Last week within the span of a few days we witnessed the shooting of a Black man by police in Baton Rouge, Louisiana. We witnessed the frantic moments after another Black man was shot multiple times by a police officer from the vantage point of his girlfriend who recorded the incident and live-streamed it on Facebook, this time near St. Paul, Minnesota. And we witnessed a U.S. veteran, clearly with mental health issues, shoot and kill law enforcement officers during a peaceful Dallas, Texas protest in an act of retaliation for the two prior shootings. And then, closer to home, we sadly shared the news of the triple homicide outside a San Bernardino liquor store, including a father and his nine year old son…something that we are witnessing too much of in our fragile community.
Through social media, we all now bear witness, not only in documenting and recollecting, or sharing and communicating, but also in the sense that compels us to do something to remember the lost and to bring justice as the living. It is witnessing in the same way Nobel Laureate Elie Wiesel reminded us before his recent death, “because if we forget who the guilty are, we are accomplices.” Like him, we must swear “never to be silent when and wherever human beings endure suffering and humiliation. We must always take sides. Neutrality helps the oppressor, never the victim. Silence encourages the tormentor, never the tormented.”
He continued, “sometimes we must interfere. When human lives are endangered, when human dignity is in jeopardy, national borders and sensitivities become irrelevant. Whenever men or women are persecuted because of their race, religion or political views that must—at that moment—become the center of the universe…. There is much to be done; there is much that can be done. One person…of integrity can make a difference, a difference between life and death. As long as one dissident is in prison, our freedom will not be true. As long as one child is hungry, our lives will be filled with anguish and shame.” And as long as violence destroys one of our communities, then none of our communities can be safe.
I am writing this week from Oberlin, Ohio, more specifically Oberlin College, a university that teaches its students: One Person Can Change The World. A place that has a history not just of progressive thought but courageous actions.
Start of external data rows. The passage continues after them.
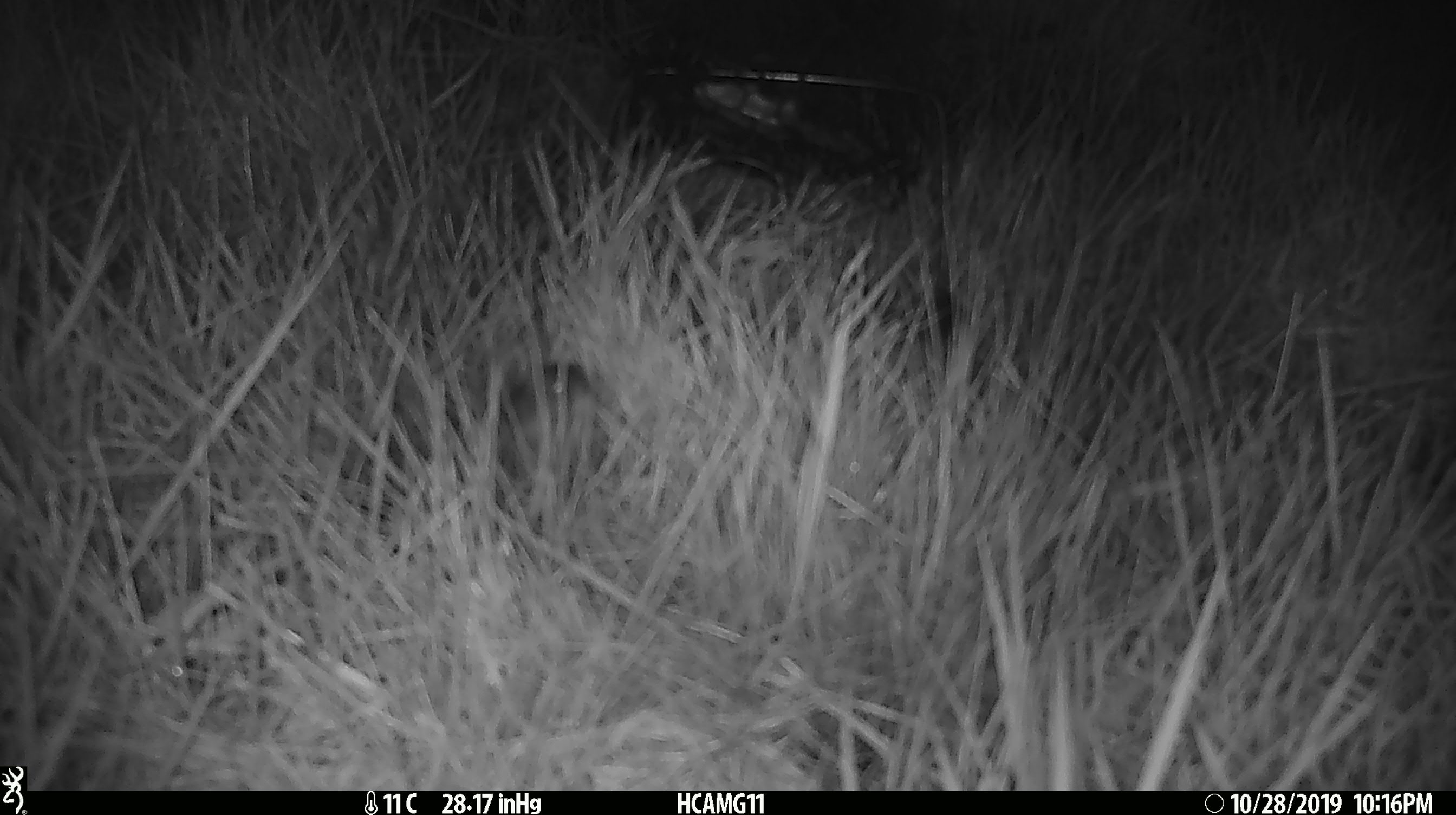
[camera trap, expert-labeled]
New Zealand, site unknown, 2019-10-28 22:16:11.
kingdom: Animalia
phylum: Chordata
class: Mammalia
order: Rodentia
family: Muridae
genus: Mus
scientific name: Mus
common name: mouse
Where average citizens risked their lives for strangers because they acted on a “higher law” and not an unjust law. It’s the town credited with starting the Civil War, and was the first college to create policies to admit students irrespective of gender or color. Like the institution of slavery in America, today’s injustices and violence seem insurmountable and overwhelming, causing some of us to not act at all. But like the people of the little town of Oberlin and Mr. Elie Wiesel, I believe if you “Change your World” you can “Change the World.” Now that you are a witness, how will you change yours?